Yes, you can negotiate as a consultant, temp, freelancer, or small business owner. Don’t assume that just because you’re not full-fledged staff, you have less influence. Don’t assume that since it’s just you v. a bigger company that you don’t have leverage. Don’t assume that a company can’t pay more, even if they insist they have no budget. Do not accept a lower status or accept constraints as fact. Take everything that is said as an opening to negotiate. Stay creative and look for alternatives that work for both of you. Listen actively to what your client is saying – what is their most urgent need, what is their first priority? Learn how to create flexible arrangements with the following seven levers so you can craft a win-win solution to your next negotiation:

Negotiate your base rate

However you quote your fee, there is an hourly equivalent for your time and effort on an assignment, and this is your base rate. Make sure that your base rate takes into account all of your costs, such as taxes, insurance, and the opportunity cost of not accepting another assignment. By being certain of your true base rate, you can negotiate the right price to begin with and not have to try and move a number upward, once you realize you didn’t factor in all the costs. You can also point out to the company how much of the cost burden they are saving – no employment taxes, no benefits, and their staff can focus on other things.

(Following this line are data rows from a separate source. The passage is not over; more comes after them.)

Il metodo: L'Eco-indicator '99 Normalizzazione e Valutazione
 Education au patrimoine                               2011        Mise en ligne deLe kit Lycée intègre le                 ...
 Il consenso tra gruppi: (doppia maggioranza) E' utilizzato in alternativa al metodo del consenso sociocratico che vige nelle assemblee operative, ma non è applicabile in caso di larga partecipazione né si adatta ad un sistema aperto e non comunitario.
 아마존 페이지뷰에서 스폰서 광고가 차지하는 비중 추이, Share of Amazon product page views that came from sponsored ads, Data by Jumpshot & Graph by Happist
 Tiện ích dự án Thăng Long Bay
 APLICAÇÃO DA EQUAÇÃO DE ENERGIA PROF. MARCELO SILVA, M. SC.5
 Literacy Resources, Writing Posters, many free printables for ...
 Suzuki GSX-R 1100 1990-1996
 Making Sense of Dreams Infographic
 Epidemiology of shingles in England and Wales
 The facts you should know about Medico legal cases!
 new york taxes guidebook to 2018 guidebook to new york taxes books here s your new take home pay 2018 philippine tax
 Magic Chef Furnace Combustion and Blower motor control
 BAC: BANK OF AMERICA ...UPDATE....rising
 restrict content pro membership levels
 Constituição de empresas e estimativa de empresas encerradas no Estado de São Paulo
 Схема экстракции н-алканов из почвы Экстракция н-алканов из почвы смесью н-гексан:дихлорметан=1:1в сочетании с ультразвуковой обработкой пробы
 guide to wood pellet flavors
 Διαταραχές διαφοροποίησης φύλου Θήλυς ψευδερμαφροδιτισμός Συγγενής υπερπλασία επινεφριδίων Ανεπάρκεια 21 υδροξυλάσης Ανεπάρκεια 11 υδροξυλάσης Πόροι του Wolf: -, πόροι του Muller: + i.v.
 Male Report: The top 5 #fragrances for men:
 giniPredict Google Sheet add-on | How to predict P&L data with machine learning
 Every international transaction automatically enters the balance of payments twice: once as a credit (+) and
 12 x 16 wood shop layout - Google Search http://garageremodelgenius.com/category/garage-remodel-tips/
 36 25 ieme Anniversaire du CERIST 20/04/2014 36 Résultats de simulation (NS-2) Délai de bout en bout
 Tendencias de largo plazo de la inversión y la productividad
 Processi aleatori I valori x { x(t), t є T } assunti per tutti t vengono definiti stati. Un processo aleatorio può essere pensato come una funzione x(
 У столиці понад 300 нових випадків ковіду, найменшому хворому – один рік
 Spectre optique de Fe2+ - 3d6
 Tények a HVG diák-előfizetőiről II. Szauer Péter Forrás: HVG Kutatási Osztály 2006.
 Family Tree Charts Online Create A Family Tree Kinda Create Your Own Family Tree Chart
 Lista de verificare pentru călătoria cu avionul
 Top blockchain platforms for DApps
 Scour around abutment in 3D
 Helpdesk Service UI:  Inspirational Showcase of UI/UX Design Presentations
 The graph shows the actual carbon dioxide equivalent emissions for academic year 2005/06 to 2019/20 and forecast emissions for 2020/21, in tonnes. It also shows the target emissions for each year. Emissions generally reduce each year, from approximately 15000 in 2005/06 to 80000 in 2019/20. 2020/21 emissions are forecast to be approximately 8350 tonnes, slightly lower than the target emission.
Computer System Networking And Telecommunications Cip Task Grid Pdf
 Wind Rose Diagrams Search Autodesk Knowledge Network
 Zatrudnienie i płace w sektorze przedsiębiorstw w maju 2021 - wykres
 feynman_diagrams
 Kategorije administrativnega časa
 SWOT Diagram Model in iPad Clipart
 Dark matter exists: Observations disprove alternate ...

Negotiate your fee structure

Even though you need to know your hourly base rate, you don’t need to charge hourly. You can create a package fee that bundles specific services or charge a project fee that is tied to a specific assignment or get paid on results – e.g., the PR consultant who charges by media placement or the direct response marketer who charges for leads generated. If a negotiation gets stuck on price, you might play around with the fee structure. A client that may balk at paying $100 per hour may feel better paying $1,000 for a project – if you know you can deliver that project in 10 hours, it’s the same to you.

Negotiate for performance incentives

A client that negotiates hard on price might insist that payment be tied to results. But that shifts all of the risk onto you. The PR consultant paid on media placement still needs his or her client to be media ready and have high-quality ideas and marketing collateral the consultant can pitch. In order to share the risk but still be accommodating to your client’s concern for results, you could offer to split the fee between a guaranteed portion and a portion based on results – specific performance targets or a share of revenue gains or a bonus for early completion (sometimes the client’s main concern is timeliness!).